--- start Material for this task ---
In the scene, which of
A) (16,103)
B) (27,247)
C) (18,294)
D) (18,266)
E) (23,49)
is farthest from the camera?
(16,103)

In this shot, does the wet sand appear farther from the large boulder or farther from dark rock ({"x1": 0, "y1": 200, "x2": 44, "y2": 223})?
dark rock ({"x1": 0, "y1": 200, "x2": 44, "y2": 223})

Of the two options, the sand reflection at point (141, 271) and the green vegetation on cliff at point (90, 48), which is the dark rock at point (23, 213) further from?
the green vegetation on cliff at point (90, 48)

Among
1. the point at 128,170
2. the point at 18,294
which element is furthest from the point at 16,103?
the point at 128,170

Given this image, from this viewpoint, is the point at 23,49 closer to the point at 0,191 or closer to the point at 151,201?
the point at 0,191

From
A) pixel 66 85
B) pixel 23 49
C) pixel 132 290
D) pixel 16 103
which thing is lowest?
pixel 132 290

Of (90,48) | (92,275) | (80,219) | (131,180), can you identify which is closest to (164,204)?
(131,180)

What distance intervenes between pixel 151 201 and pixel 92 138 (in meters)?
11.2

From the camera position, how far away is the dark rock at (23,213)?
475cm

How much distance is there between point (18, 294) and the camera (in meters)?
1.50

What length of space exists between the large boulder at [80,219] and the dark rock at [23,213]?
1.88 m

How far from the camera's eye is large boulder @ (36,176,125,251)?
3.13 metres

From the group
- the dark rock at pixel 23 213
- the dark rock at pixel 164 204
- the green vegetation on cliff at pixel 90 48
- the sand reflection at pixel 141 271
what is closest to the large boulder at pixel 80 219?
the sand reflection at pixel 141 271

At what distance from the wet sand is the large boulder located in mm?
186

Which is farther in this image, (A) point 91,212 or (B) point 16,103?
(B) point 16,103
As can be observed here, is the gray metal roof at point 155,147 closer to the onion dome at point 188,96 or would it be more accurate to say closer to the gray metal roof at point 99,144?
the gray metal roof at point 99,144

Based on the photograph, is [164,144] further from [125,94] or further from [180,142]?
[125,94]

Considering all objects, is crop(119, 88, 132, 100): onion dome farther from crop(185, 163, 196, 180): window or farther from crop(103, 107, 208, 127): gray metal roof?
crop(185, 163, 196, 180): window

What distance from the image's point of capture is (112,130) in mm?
--- end Material for this task ---
Print the records above in full, exactly.

In the scene, which of
A) (16,103)
B) (27,247)
C) (18,294)
D) (18,266)
E) (23,49)
is farthest from the camera?
(16,103)

In this shot, does the wet sand appear farther from the large boulder or farther from dark rock ({"x1": 0, "y1": 200, "x2": 44, "y2": 223})?
dark rock ({"x1": 0, "y1": 200, "x2": 44, "y2": 223})

Of the two options, the sand reflection at point (141, 271) and the green vegetation on cliff at point (90, 48), which is the dark rock at point (23, 213) further from?
the green vegetation on cliff at point (90, 48)

Among
1. the point at 128,170
2. the point at 18,294
which element is furthest from the point at 16,103?
the point at 128,170

Given this image, from this viewpoint, is the point at 23,49 closer to the point at 0,191 or closer to the point at 151,201?
the point at 0,191

From
A) pixel 66 85
B) pixel 23 49
C) pixel 132 290
D) pixel 16 103
which thing is lowest?
pixel 132 290

Of (90,48) | (92,275) | (80,219) | (131,180), can you identify which is closest to (164,204)?
(131,180)

What distance intervenes between pixel 151 201 and pixel 92 138 (in meters)?
11.2

From the camera position, how far away is the dark rock at (23,213)?
475cm

How much distance is there between point (18, 294) and the camera (in meters)?
1.50

What length of space exists between the large boulder at [80,219] and the dark rock at [23,213]?
1.88 m

How far from the camera's eye is large boulder @ (36,176,125,251)?
3.13 metres

From the group
- the dark rock at pixel 23 213
- the dark rock at pixel 164 204
- the green vegetation on cliff at pixel 90 48
- the sand reflection at pixel 141 271
what is closest to the large boulder at pixel 80 219?
the sand reflection at pixel 141 271

At what distance from the wet sand is the large boulder located in mm?
186

Which is farther in this image, (A) point 91,212 or (B) point 16,103?
(B) point 16,103
As can be observed here, is the gray metal roof at point 155,147 closer to the onion dome at point 188,96 or would it be more accurate to say closer to the gray metal roof at point 99,144?
the gray metal roof at point 99,144

Based on the photograph, is [164,144] further from [125,94] or further from [180,142]?
[125,94]

Considering all objects, is crop(119, 88, 132, 100): onion dome farther from crop(185, 163, 196, 180): window or farther from crop(103, 107, 208, 127): gray metal roof?
crop(185, 163, 196, 180): window

What distance from the image's point of capture is (112,130) in mm?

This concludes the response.